10. Lord Ellenborough, C.J. observed, however: 'If the Court discovered any traces of foul play in this case, so as to form a shade of delinquency between these parties, by making it a case of oppression or fraud upon one, they would eagerly have interfered in order to administer relief '; and Le Blanc, J. said: 'The transaction, no doubt, was illegal, but there seems to be no imputation of foul play, to entitle the plaintiff to ask for relief.'
11. These remarks would apply with special force in the present case, inasmuch as neither by Section 30 of the Contract Act, nor by any other law in force in India, are wagering agreements rendered illegal, whether by express prohibition or by penalty. They are simply destitute of legal effect or void, That distinction was upheld in Parakh Govardhanbhai v. Ransordas 12 Bom.

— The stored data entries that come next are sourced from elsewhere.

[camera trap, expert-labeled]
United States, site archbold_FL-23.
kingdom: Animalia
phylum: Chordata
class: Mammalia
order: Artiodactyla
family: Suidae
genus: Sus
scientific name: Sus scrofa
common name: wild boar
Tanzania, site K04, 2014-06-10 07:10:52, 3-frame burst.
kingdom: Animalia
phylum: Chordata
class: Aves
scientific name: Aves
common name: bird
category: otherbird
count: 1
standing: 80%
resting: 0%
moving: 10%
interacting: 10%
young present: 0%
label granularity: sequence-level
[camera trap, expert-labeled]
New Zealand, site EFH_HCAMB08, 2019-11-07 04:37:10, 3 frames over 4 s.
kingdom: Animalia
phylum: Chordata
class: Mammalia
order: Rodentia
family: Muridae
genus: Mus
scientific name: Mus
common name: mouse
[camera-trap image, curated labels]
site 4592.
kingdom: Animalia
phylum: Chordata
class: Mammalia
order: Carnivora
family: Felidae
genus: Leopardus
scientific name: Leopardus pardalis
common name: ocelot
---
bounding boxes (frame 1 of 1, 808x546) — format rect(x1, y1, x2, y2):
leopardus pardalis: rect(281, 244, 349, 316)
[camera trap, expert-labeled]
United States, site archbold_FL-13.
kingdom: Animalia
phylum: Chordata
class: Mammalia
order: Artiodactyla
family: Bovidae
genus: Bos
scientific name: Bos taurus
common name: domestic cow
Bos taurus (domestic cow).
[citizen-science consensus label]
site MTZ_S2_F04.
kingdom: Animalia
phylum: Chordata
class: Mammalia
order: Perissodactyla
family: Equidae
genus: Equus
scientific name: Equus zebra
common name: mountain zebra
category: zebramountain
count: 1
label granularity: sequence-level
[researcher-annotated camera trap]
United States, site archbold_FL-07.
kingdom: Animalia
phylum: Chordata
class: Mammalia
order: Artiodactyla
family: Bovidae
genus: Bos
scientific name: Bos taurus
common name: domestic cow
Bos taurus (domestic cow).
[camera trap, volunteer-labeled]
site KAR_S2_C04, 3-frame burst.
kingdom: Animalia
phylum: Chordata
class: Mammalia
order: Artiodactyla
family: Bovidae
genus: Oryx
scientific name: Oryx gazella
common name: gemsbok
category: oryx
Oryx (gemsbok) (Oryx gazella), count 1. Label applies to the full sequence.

H.C. R. 51. That was a decision under Act XXI of 1848, and is applicable to oases under the present law.
12. From the way in which the issues Were framed in this case, it would appear that plaintiff really imputed to-defendant a fraudulent concealment of facts, by which he was induced to enter into an agreement with him, and make the deposit in respect of which this suit has been brought. We are of opinion that the decision of the lower Court must be reversed, in order that the plaintiff may be given the opportunity of amending the plaint, if so advised, so as to show that his action is really one for deceit, And if he so amends the plaint, the proper issues should be raised and tried.
13. The decision of the Court of Small Causes is, therefore, reversed. and the case remanded for re-trial with reference to the foregoing observations. Costs, including costs of this application, to follow the final decision.